» **DIRECTIVE A**: Report every line of the listing that contains the word "farther".

» **DOCUMENT EXCERPT**:

□ □ □ □ □

Eduardo Hercos Rodrigues

Hi,

Is there a freeware that converts EXE to "TXT" and "TXT" to EXE?
I would like to post a EXE file in the e-mail body, cheating by this way
servers that do not allow attachments.

Thank you very much
 
Eduardo Hercos Rodrigues said:
Hi,

Is there a freeware that converts EXE to "TXT" and "TXT" to EXE?
I would like to post a EXE file in the e-mail body, cheating by
this way servers that do not allow attachments.

Why don't you put it in a zip file? Or simply change the ".exe"
extension to ".txt"? The recipient only has to change it back to
".exe" to make it work...

Regards,
Wald
 
Rich_on 8-Sep-2005, Eduardo Hercos Rodrigues
Is there a freeware that converts EXE to "TXT" and "TXT" to EXE?
I would like to post a EXE file in the e-mail body, cheating by this way
servers that do not allow attachments.

It is possible but probably more trouble than it is worth. A small app
which will do the converting is UUd32win at http://www.marks-lab.com/ this
will UUencode/decode or even better yencode. Then it would be a copy and
paste job into the body of the email. The problem comes as to the size of
the resulting email. Traditionally an email was only 56 kb max, this has
largely gone out the window but your ISP still probably has some limit on
the size of an individual email so the encoded .exe file will have to be
split into usable parts - see pricelessware site for a file splitter, then
email each part emailed separately. This process would have to be reversed
at the receiving end. Essentially this is what a mail client does
automatically when posting binaries to a newsgroup.
This is my first thought on the subject and I am sure someone will come up
with one app. which does this for you. An alternative would be to FTP the
..exe file to one of the free file hosting organizations such as
www.rapidshare.de and email the link to the recipient
 
Hi,

Is there a freeware that converts EXE to "TXT" and "TXT" to EXE?

□ □ □ □ □

[Saved entries]

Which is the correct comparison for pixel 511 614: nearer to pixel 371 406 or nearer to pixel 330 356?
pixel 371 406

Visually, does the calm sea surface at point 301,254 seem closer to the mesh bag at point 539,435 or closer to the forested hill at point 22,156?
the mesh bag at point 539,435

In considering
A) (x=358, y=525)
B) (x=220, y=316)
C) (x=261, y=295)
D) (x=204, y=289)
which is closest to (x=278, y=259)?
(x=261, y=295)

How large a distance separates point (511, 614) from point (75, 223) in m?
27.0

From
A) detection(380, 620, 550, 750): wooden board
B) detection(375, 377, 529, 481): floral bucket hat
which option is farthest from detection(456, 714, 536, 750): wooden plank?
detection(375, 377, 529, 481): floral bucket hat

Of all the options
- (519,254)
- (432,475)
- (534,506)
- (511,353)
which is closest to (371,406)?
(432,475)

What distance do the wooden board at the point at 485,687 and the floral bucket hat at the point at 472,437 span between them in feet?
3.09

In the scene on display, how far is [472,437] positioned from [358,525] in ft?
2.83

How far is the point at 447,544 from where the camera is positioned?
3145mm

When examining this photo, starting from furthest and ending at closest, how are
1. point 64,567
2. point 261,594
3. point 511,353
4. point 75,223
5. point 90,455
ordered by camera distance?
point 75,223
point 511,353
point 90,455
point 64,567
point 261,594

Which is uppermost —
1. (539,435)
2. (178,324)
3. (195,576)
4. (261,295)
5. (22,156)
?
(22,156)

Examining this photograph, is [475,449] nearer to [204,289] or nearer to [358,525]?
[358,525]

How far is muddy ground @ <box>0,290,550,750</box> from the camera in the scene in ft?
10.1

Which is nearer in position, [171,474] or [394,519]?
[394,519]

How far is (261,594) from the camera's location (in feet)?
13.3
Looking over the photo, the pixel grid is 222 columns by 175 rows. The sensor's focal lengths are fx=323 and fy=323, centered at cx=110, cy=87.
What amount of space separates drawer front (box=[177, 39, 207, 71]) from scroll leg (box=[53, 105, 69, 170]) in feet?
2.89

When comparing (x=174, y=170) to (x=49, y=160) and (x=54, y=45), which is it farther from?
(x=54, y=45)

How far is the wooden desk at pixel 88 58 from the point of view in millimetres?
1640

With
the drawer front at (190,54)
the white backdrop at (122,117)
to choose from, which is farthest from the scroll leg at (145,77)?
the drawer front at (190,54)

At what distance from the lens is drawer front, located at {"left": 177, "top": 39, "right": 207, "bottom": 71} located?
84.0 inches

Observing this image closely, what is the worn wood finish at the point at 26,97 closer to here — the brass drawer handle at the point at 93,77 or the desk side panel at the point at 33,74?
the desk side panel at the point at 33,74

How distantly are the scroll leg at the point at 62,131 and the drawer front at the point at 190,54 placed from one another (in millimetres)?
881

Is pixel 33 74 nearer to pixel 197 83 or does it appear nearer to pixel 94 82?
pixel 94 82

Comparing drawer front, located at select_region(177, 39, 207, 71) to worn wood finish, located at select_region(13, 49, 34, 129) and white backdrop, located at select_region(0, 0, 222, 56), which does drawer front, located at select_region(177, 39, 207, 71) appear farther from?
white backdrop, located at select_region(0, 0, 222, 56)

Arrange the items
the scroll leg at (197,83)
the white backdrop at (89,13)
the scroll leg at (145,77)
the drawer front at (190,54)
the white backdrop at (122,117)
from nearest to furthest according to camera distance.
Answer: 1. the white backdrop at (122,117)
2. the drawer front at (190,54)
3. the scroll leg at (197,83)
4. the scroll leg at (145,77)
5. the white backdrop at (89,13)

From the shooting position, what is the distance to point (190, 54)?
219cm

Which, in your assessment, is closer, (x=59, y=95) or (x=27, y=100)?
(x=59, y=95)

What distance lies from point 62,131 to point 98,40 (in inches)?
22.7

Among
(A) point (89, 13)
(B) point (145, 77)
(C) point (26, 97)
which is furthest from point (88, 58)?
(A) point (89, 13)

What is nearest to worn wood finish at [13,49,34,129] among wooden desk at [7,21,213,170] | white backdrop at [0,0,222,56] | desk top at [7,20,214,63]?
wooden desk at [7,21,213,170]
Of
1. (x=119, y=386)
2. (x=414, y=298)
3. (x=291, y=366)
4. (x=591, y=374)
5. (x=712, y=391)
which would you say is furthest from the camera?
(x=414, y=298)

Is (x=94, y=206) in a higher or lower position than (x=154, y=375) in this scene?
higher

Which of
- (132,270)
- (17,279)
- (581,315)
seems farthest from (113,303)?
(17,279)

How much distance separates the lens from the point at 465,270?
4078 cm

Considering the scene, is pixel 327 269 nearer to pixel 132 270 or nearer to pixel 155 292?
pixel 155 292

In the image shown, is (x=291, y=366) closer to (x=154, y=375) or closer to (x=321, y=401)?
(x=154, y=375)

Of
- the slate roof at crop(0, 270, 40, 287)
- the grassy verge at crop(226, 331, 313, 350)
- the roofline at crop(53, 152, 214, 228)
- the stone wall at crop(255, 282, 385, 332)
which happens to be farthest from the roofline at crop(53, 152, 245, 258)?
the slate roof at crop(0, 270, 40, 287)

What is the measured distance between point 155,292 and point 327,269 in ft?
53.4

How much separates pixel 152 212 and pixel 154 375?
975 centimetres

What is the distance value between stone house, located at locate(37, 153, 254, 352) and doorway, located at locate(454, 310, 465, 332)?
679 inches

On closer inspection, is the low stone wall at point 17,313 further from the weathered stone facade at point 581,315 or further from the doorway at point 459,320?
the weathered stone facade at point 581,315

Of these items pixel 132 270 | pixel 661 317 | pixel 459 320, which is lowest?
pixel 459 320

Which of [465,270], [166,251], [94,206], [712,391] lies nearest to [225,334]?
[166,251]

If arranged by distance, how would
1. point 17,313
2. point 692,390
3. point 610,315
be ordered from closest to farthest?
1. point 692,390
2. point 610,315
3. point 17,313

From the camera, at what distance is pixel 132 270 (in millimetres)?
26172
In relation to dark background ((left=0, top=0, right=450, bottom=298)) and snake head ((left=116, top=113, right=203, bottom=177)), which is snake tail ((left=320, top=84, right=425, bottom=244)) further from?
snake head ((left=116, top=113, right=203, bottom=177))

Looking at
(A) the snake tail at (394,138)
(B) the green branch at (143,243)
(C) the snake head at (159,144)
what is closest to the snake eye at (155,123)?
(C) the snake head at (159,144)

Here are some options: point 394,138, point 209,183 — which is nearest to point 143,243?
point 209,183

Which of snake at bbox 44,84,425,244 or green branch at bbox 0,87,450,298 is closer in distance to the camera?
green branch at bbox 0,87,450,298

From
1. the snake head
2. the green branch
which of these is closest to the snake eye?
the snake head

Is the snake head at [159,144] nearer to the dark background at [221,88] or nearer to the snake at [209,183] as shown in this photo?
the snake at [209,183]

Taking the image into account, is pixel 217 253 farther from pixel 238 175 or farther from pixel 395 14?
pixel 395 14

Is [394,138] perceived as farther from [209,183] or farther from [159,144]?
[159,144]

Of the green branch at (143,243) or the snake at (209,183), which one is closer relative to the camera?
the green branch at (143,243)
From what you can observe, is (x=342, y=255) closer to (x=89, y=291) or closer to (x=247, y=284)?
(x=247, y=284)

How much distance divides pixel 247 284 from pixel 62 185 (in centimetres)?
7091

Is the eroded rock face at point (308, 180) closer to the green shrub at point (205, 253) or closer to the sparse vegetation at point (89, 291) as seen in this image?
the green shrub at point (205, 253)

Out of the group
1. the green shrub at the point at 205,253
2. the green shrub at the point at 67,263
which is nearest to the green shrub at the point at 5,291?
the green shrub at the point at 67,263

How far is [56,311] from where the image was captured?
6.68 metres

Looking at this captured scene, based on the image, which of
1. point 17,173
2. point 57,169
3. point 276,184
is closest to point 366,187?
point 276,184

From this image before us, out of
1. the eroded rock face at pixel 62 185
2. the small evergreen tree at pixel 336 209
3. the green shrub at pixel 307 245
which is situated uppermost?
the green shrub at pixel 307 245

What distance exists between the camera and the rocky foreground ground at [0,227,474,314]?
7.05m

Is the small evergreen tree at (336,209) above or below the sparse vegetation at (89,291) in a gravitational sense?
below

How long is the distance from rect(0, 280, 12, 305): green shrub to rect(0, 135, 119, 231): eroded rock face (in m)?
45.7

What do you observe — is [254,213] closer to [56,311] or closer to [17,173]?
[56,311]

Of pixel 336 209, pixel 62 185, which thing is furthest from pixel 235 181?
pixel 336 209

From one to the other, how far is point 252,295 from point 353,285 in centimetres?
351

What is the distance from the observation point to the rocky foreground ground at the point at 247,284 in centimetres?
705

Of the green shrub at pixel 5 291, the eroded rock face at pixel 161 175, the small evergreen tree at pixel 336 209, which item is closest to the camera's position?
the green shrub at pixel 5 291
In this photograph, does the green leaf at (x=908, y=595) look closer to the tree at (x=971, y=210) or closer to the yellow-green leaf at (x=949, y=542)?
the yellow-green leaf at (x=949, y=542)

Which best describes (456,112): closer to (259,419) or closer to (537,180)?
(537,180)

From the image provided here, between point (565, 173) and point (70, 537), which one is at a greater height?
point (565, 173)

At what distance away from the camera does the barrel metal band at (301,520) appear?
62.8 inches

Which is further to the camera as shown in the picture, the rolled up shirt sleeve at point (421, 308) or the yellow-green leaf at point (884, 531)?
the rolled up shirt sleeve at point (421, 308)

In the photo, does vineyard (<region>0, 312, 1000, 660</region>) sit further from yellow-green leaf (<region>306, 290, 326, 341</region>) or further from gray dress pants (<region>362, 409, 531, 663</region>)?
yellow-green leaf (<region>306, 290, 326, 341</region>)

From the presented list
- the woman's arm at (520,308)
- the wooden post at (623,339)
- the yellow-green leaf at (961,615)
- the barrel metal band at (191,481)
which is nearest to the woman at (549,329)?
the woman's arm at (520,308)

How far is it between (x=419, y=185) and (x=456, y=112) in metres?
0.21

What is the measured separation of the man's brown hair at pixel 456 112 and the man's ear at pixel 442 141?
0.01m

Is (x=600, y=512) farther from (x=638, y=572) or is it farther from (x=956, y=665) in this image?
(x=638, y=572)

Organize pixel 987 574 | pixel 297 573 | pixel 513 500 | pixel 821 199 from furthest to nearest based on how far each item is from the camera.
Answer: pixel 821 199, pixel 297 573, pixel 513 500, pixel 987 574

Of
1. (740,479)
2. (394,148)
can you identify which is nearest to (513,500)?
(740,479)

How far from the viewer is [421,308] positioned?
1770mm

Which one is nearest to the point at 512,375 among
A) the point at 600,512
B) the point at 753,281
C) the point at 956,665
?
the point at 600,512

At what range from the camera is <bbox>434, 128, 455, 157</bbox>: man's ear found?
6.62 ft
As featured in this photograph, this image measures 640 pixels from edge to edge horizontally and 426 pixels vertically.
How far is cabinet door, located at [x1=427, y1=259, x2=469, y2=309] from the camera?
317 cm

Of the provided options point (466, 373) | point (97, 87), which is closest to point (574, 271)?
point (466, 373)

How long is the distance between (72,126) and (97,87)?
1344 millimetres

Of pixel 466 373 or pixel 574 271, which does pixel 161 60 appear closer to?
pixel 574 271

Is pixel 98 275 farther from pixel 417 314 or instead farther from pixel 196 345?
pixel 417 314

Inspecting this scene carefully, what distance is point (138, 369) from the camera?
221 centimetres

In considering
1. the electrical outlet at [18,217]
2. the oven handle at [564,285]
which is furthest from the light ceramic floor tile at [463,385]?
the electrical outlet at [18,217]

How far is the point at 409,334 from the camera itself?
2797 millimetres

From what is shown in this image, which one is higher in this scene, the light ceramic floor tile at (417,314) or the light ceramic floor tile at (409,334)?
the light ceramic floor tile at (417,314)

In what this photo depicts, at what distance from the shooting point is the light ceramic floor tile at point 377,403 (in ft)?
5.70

□ □ □ □ □

» **DIRECTIVE B**: Name each website that the forum thread above about converting EXE files to text mentions, either by name or by address.

» **RESPONSE A**:
When comparing (x=174, y=170) to (x=49, y=160) and (x=54, y=45), which is it farther from?
Comparing drawer front, located at select_region(177, 39, 207, 71) to worn wood finish, located at select_region(13, 49, 34, 129) and white backdrop, located at select_region(0, 0, 222, 56), which does drawer front, located at select_region(177, 39, 207, 71) appear farther from?
Taking the image into account, is pixel 217 253 farther from pixel 238 175 or farther from pixel 395 14?
Is [394,138] perceived as farther from [209,183] or farther from [159,144]?
Is (x=600, y=512) farther from (x=638, y=572) or is it farther from (x=956, y=665) in this image?
Is pixel 98 275 farther from pixel 417 314 or instead farther from pixel 196 345?

» **RESPONSE B**:
http://www.marks-lab.com/
the pricelessware site
www.rapidshare.de